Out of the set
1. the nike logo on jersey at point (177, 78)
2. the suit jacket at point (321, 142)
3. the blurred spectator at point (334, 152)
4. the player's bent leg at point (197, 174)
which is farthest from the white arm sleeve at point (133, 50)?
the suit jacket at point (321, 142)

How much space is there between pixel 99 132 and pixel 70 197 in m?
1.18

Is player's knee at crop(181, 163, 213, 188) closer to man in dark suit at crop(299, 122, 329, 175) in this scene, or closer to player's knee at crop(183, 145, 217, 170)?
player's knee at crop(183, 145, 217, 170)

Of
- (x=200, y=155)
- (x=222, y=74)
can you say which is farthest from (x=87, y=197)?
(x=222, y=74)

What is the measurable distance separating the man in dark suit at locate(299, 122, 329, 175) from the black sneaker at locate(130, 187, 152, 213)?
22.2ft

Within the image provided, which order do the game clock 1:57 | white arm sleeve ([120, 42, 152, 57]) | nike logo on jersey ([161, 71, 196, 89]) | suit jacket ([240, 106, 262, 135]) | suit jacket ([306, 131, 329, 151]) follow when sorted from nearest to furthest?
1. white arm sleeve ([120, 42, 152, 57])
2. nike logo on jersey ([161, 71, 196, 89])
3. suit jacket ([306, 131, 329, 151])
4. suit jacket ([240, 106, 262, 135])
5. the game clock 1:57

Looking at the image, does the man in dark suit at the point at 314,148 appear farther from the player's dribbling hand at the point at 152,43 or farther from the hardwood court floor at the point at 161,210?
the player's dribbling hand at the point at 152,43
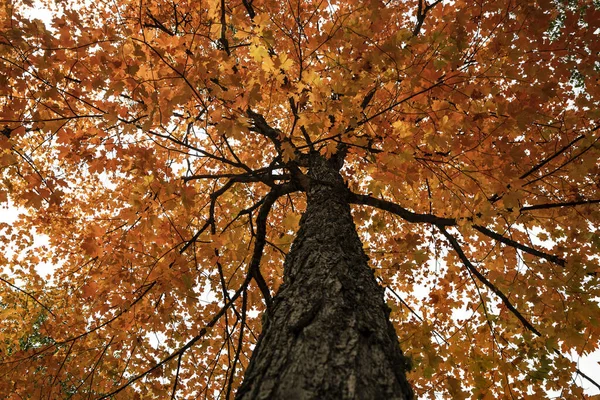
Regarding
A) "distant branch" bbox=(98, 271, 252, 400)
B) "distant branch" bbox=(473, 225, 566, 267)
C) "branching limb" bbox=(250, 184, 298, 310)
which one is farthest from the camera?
"branching limb" bbox=(250, 184, 298, 310)

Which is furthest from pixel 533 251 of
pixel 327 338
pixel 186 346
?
pixel 186 346

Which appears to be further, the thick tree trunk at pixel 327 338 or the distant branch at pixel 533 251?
the distant branch at pixel 533 251

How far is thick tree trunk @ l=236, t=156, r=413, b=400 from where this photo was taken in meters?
1.05

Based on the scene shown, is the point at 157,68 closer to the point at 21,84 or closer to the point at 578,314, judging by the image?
the point at 21,84

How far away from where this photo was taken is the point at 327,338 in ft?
4.15

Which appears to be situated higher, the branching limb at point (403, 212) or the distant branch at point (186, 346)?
the branching limb at point (403, 212)

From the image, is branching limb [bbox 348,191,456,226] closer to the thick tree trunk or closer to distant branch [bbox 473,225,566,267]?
distant branch [bbox 473,225,566,267]

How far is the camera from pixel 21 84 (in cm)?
254

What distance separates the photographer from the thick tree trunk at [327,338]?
1.05 meters

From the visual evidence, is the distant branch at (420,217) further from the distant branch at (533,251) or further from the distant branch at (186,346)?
the distant branch at (186,346)

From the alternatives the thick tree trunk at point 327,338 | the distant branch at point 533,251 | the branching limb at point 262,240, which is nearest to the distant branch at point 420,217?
the distant branch at point 533,251

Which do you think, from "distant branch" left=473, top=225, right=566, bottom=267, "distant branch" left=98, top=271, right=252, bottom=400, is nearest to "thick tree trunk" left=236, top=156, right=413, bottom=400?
"distant branch" left=98, top=271, right=252, bottom=400

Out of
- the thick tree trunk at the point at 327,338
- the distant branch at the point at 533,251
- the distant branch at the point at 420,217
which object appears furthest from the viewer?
the distant branch at the point at 420,217

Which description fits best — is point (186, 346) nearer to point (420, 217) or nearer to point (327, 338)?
point (327, 338)
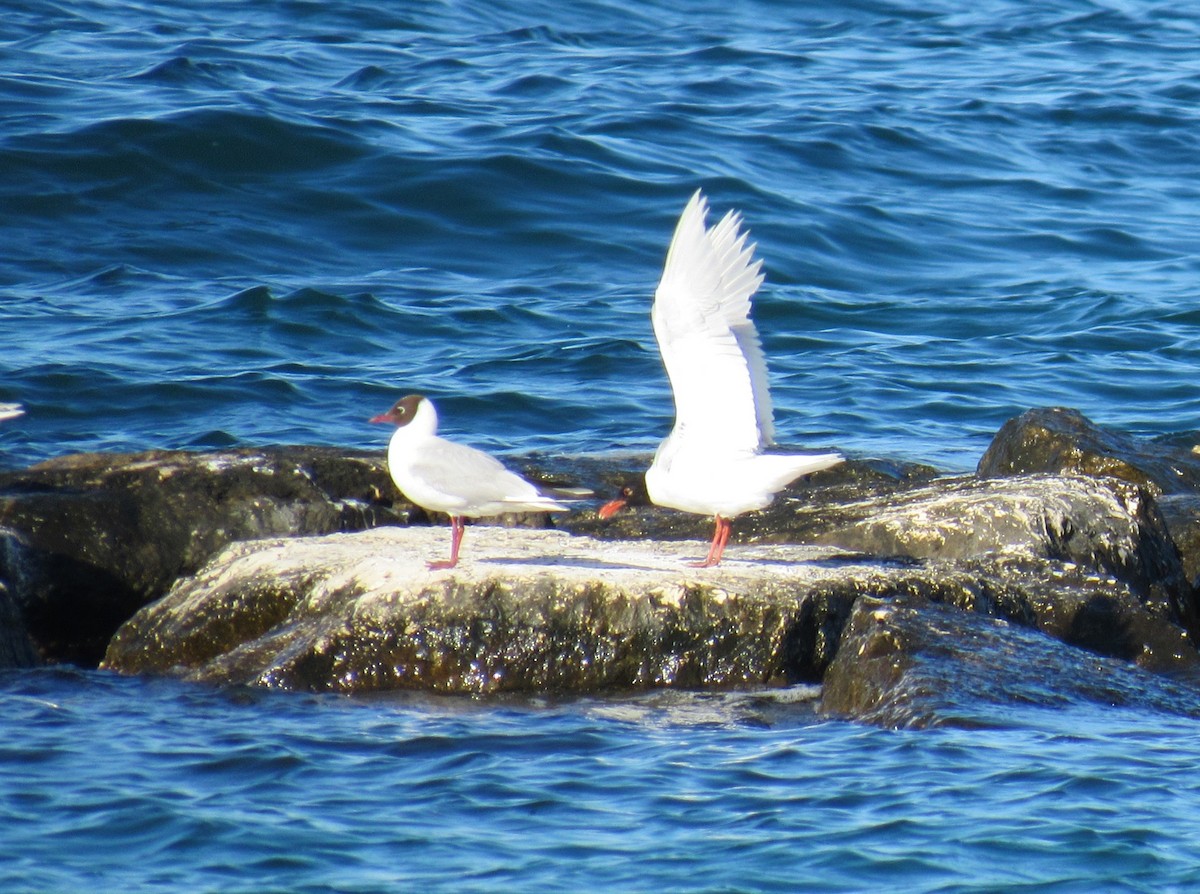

- _Set problem_:
Write out the listing above exactly, starting at the line that contains "Which do you" and ending at the end of the listing, and leave the pictures out of your answer.

- _Task output_:
Which do you think, from "distant branch" left=473, top=225, right=566, bottom=267, "distant branch" left=98, top=271, right=252, bottom=400, is nearest to "thick tree trunk" left=236, top=156, right=413, bottom=400?
"distant branch" left=98, top=271, right=252, bottom=400

Out of
- the thick tree trunk at the point at 327,338
- the distant branch at the point at 533,251
- the distant branch at the point at 420,217
which object appears furthest from the viewer?
the distant branch at the point at 420,217

Which description fits best — is point (186, 346) nearer to point (420, 217) or nearer to point (327, 338)?
point (327, 338)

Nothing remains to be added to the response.